Exercise aim:
Quote precisely the final stretch of the listing: start at the line containing "Consulting this image, how" and stop after the last line.

Material provided:
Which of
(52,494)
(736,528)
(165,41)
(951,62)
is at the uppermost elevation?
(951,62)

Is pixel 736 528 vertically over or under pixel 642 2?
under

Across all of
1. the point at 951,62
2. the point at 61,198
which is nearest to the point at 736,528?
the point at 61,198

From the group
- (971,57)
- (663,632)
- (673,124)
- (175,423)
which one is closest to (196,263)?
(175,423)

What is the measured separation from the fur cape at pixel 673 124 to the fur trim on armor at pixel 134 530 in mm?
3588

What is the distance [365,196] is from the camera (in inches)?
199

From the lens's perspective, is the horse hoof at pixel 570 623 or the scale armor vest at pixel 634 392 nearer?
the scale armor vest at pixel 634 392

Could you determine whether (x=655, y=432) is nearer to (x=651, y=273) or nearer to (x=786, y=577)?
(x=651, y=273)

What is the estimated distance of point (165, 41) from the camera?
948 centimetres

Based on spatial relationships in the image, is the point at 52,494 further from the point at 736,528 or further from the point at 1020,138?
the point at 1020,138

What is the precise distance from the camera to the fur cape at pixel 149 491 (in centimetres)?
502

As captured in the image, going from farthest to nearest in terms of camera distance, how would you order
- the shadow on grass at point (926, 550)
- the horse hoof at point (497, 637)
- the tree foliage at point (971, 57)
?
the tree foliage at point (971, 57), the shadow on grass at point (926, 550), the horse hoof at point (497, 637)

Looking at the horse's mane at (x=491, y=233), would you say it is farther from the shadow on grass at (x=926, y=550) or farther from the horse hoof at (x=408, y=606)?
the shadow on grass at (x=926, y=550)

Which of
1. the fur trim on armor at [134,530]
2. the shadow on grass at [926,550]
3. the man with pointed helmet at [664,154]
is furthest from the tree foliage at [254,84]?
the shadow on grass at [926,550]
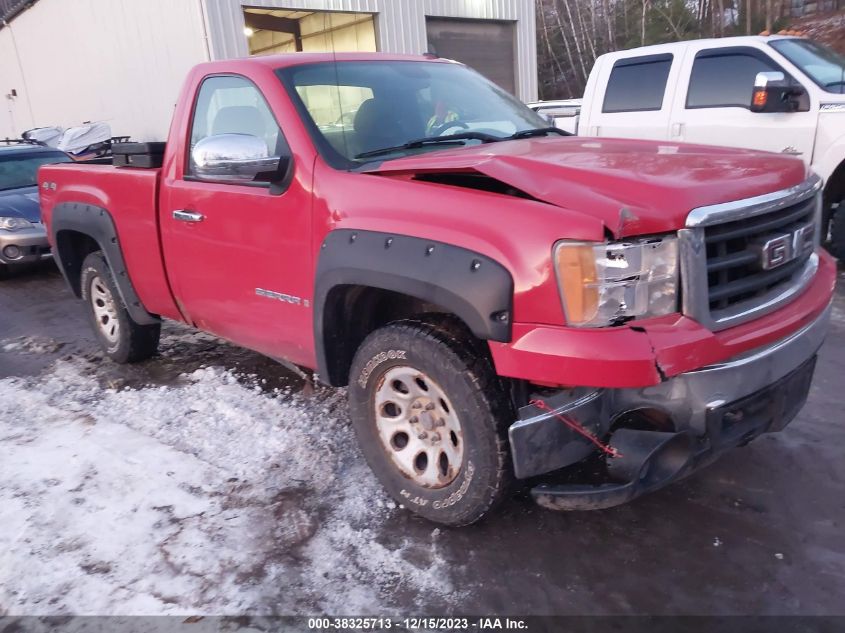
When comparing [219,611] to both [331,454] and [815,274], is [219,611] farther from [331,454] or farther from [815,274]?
[815,274]

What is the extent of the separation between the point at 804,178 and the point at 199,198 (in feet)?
9.25

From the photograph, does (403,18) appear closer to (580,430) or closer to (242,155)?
(242,155)

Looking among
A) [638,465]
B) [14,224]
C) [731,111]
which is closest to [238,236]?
[638,465]

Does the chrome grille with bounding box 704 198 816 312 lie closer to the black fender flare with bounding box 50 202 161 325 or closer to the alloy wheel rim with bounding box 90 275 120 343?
the black fender flare with bounding box 50 202 161 325

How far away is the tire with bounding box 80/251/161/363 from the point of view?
488 cm

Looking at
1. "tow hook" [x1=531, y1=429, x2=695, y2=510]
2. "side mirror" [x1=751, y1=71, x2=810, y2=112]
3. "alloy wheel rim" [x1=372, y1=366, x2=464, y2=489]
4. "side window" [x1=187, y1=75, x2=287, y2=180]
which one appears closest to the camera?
"tow hook" [x1=531, y1=429, x2=695, y2=510]

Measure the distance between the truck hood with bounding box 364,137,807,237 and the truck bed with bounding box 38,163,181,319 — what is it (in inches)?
69.7

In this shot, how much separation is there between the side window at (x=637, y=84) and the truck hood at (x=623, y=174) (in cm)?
445

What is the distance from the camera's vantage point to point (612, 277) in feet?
7.23

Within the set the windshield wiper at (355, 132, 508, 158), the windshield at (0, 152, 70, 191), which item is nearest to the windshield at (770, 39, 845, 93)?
the windshield wiper at (355, 132, 508, 158)

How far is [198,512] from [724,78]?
615 centimetres

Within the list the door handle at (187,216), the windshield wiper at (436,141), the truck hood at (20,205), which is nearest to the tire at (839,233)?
the windshield wiper at (436,141)

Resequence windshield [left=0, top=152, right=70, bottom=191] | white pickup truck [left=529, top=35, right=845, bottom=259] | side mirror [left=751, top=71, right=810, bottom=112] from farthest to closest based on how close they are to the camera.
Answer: windshield [left=0, top=152, right=70, bottom=191] < white pickup truck [left=529, top=35, right=845, bottom=259] < side mirror [left=751, top=71, right=810, bottom=112]

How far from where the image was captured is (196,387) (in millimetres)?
4484
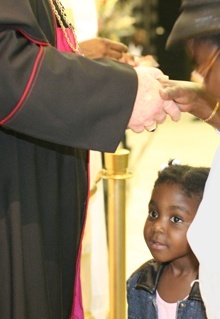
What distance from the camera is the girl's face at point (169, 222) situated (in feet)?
8.38

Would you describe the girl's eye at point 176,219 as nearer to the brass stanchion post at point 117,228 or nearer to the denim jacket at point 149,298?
the denim jacket at point 149,298

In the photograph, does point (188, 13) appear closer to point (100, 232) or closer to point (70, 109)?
point (70, 109)

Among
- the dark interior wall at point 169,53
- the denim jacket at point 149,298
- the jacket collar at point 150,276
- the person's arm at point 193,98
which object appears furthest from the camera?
the dark interior wall at point 169,53

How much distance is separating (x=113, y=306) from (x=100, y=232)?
55cm

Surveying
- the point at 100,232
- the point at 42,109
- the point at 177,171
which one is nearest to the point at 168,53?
the point at 100,232

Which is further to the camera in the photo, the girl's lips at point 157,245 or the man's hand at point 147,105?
the girl's lips at point 157,245

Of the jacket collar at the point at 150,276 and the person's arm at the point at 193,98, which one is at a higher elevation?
the person's arm at the point at 193,98

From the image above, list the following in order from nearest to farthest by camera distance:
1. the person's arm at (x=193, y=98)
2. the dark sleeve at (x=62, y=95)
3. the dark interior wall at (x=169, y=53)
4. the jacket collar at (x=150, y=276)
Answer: the dark sleeve at (x=62, y=95) < the person's arm at (x=193, y=98) < the jacket collar at (x=150, y=276) < the dark interior wall at (x=169, y=53)

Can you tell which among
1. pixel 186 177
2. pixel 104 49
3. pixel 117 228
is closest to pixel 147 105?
pixel 186 177

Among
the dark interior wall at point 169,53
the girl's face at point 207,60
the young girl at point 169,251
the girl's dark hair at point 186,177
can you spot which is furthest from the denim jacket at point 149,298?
the dark interior wall at point 169,53

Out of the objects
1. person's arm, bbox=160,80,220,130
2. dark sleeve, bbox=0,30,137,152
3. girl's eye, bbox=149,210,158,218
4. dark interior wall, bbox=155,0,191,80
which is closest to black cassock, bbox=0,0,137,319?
dark sleeve, bbox=0,30,137,152

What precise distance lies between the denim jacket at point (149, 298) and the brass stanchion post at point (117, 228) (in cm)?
46

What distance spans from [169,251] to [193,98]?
0.72m

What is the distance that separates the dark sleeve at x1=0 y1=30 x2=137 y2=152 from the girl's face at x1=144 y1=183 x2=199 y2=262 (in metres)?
0.66
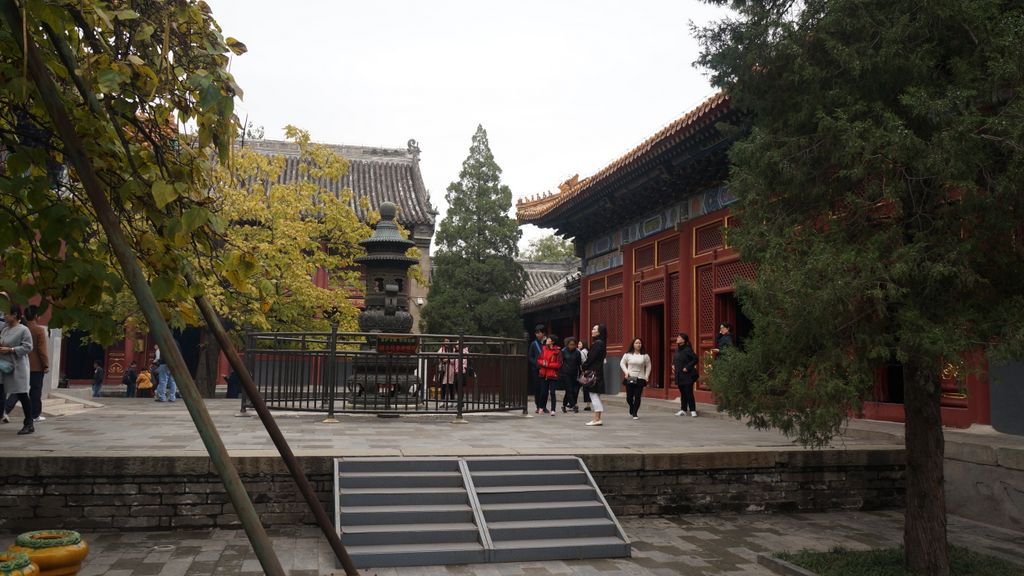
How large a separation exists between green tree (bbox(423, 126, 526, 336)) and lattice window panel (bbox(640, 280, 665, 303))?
9.01m

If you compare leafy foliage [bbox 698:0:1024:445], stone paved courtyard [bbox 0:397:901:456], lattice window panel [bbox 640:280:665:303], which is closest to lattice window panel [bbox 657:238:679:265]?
lattice window panel [bbox 640:280:665:303]

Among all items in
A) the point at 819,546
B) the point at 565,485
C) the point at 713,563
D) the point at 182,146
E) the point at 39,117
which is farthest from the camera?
the point at 565,485

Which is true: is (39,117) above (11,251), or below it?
above

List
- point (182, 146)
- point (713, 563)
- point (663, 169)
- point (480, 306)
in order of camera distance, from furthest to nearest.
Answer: point (480, 306), point (663, 169), point (713, 563), point (182, 146)

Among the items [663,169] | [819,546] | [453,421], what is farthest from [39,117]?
[663,169]

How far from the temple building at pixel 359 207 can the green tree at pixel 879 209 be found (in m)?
19.3

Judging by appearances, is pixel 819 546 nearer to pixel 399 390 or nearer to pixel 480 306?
pixel 399 390

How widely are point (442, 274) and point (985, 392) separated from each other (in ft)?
61.9

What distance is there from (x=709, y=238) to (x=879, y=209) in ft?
27.9

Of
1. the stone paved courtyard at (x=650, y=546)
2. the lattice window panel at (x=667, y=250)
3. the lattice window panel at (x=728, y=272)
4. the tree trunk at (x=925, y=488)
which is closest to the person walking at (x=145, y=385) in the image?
the lattice window panel at (x=667, y=250)

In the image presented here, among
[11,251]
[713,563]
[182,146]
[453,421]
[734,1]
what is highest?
[734,1]

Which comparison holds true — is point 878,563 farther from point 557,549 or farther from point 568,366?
point 568,366

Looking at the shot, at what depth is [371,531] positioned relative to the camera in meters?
5.82

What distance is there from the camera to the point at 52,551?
3406 mm
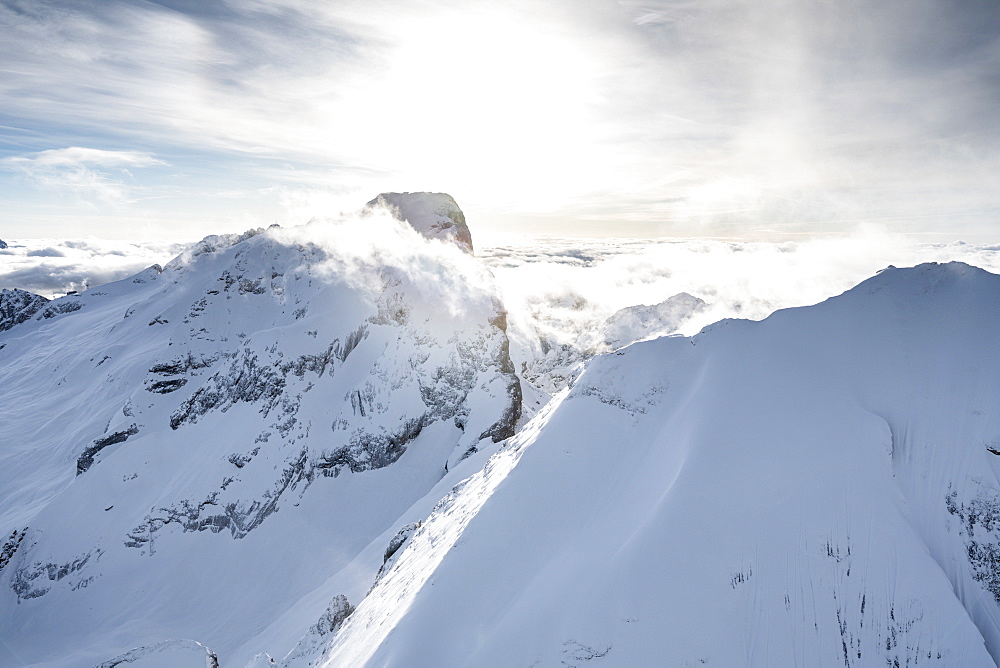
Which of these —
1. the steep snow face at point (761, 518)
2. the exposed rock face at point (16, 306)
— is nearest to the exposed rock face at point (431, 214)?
the steep snow face at point (761, 518)

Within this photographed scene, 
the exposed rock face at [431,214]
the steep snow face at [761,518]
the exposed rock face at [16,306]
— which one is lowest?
the exposed rock face at [16,306]

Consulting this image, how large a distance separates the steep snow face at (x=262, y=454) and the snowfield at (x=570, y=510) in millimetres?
410

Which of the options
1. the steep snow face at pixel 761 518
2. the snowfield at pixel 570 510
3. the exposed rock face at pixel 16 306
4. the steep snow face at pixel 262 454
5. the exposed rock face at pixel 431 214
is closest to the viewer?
the steep snow face at pixel 761 518

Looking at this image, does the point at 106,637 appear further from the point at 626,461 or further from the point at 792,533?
the point at 792,533

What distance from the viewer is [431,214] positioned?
3595 inches

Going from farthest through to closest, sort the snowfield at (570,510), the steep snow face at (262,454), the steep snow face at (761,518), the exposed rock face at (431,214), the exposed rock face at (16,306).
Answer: the exposed rock face at (16,306)
the exposed rock face at (431,214)
the steep snow face at (262,454)
the snowfield at (570,510)
the steep snow face at (761,518)

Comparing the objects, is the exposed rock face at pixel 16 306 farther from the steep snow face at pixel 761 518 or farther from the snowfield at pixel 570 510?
the steep snow face at pixel 761 518

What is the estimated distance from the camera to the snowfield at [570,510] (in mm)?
14891

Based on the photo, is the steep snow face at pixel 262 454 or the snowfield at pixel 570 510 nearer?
the snowfield at pixel 570 510

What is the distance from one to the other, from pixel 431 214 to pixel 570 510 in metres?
79.3

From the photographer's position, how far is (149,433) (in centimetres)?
6975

Written solution:
Consulting this image, how large a distance separates the steep snow face at (x=262, y=454) and the snowfield at (x=570, y=510) in millimetres?
410

Which of the options
1. the steep snow face at pixel 761 518
2. the snowfield at pixel 570 510
3. the exposed rock face at pixel 16 306
4. the steep snow face at pixel 262 454
5. the exposed rock face at pixel 431 214
is closest to the viewer?
the steep snow face at pixel 761 518

Looking at this image, does the point at 106,637 appear further from the point at 626,461 or further from the point at 792,533?
the point at 792,533

What distance from the viewer is [431,214] positioned?
3595 inches

Going from farthest through to closest, sort the snowfield at (570,510), the steep snow face at (262,454), the steep snow face at (761,518), the exposed rock face at (431,214), the exposed rock face at (16,306).
Answer: the exposed rock face at (16,306)
the exposed rock face at (431,214)
the steep snow face at (262,454)
the snowfield at (570,510)
the steep snow face at (761,518)

Comparing the objects, is the exposed rock face at pixel 16 306 farther from the steep snow face at pixel 761 518 or farther from the snowfield at pixel 570 510?
the steep snow face at pixel 761 518

What is the estimated distance from the camera to the snowfield at [570,510] (in mm)?
14891

Based on the photo, is the steep snow face at pixel 262 454 or the snowfield at pixel 570 510 nearer?
the snowfield at pixel 570 510

What is the distance from one to the other, from pixel 431 214 to pixel 570 510 in metres?
79.3

From the photographer's position, how far is (149,433) (in centimetres)?
6975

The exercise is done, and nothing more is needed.